After the config are set, run these commands inside the project folder:

conda activate esm
uvicorn main:app --host 0.0.0.0 --port 8000

4. Usage

4.1. Request Prediction

Users can send POST requests to http://your-host:8000/predict/ to get predictions. The request body comprises of these fields: seq , name , type , seq2 .

  • seq: String, representing the protein sequence.
  • name: String, representing the name of the reference protein.
  • type: String, representing the task type, currently supports "plddt", "tmscore", "sc-tmscore", "pdb".
  • seq2: String, representing the sequence of the reference protein. Used only for sc-tmscore task. You may choose to provide either seq2 or name
  1. pLDDT
{
    "seq": "MKRESHKHAEQARRNRLAVALHELASLIPAEWKQQNVSAAPSKATTVEAACRYIRHLQQNGST",
    "type": "plddt"
}
  1. TMscore
{
    "seq": "MKRESHKHAEQARRNRLAVALHELASLIPAEWKQQNVSAAPSKATTVEAACRYIRHLQQNGST",
    "name": "1a0a.A", # must provide for tasks that require a reference structure
    "type": "tmscore"
}
  1. sc-TMscore
{
    "seq": "MKRESHKHAEQARRNRLAVALHELASLIPAEWKQQNVSAAPSKATTVEAACRYIRHLQQNGST",
    "seq2": "MKRESHKHAEQARRNRLAVALHELASLIPAEWKQQNVSAAPSKATTVEAACRYIRHLQQNGST", # choose to provide either seq2 or name
    "type": "sc-tmscore"
}

or

{
    "seq": "MKRESHKHAEQARRNRLAVALHELASLIPAEWKQQNVSAAPSKATTVEAACRYIRHLQQNGST",
    "name": "1a0a.A", # choose to provide either seq2 or name
    "type": "sc-tmscore"
}
  1. pdb
{
    "seq": "MKRESHKHAEQARRNRLAVALHELASLIPAEWKQQNVSAAPSKATTVEAACRYIRHLQQNGST",
    "type": "pdb"
}

The server will return a JSON response containing two fields: job_id and prediction .
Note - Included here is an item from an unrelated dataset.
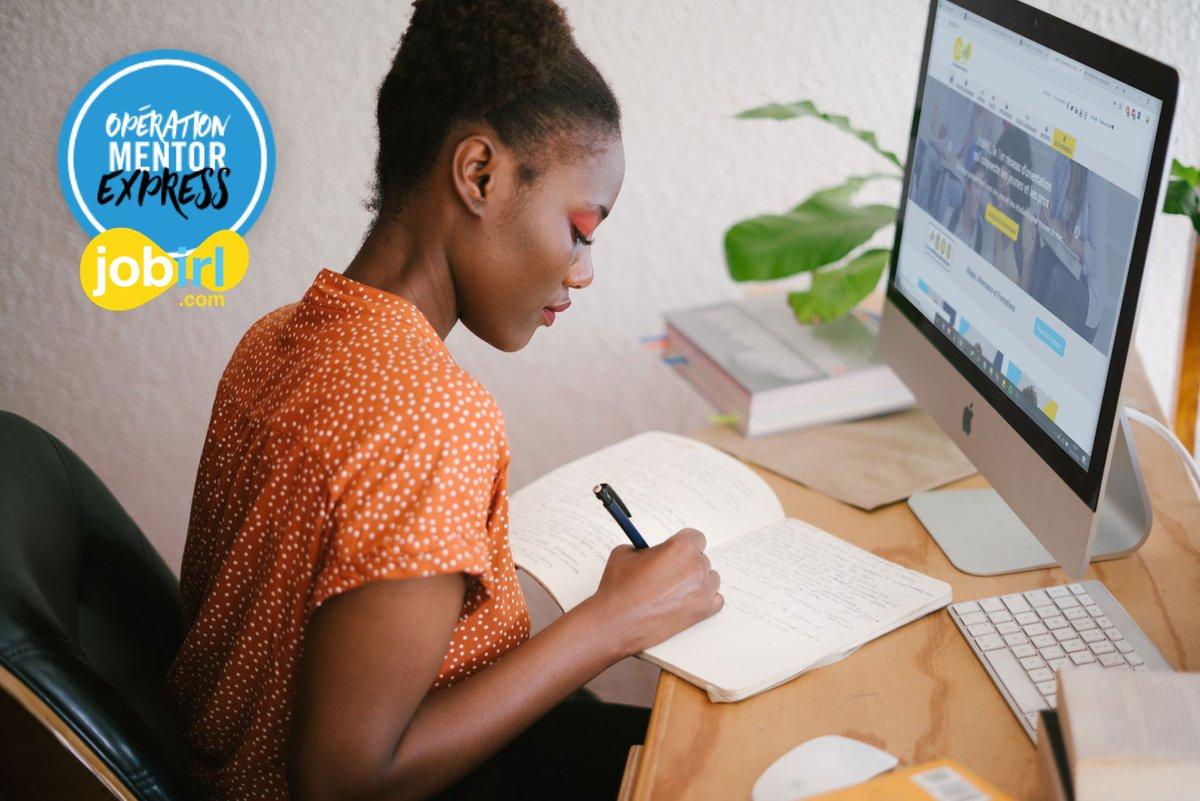 #VivaTech soutient Mentor Express lancée par @JobIRL & @Make_org qui permet à des pros d'aider les étudiants à préparer leurs candidatures en partageant leur expérience. Mets toutes les chances de ton côté pour préparer laprès grâce aux conseils pros ! jobirl.com/inscription?g=…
  • job_id: String, representing the task ID.
  • prediction: String, currently only indicating the prediction is in processing.
{
    "job_id": "0a98a981748c4b7eacfd5e0957905ced", # this is a uuid4 hex string
    "prediction": ... # not very useful at this moment
}

4.2. Result Retrieval

Users can send GET requests to http://your-host:8000/result/{job_id} to get prediction results. The header of the request should contain Content-Type: application/json .

The server will return a JSON response containing two fields: job_id and prediction .

{
    "job_id": "0a98a981748c4b7eacfd5e0957905ced", # this is a uuid4 hex string
    "prediction": 0.983124
}

4.3. Error Handling

  • 202: Job is being processed. Please wait.
  • 400: Task input information error. Check detailed messages.
  • 404: Task ID does not exist in server records.
  • 429: Server job queue is currently full. Please wait.

4.4. Retry Strategy

  • Recommend to use an exponential backoff strategy with a base of 3 when querying for results.
  • Example of querying is available in test.py.

5. Server Shutdown

To stop the server, use Ctrl+C in the terminal where the server is running.

6. License

This server is licensed under the Apache License 2.0.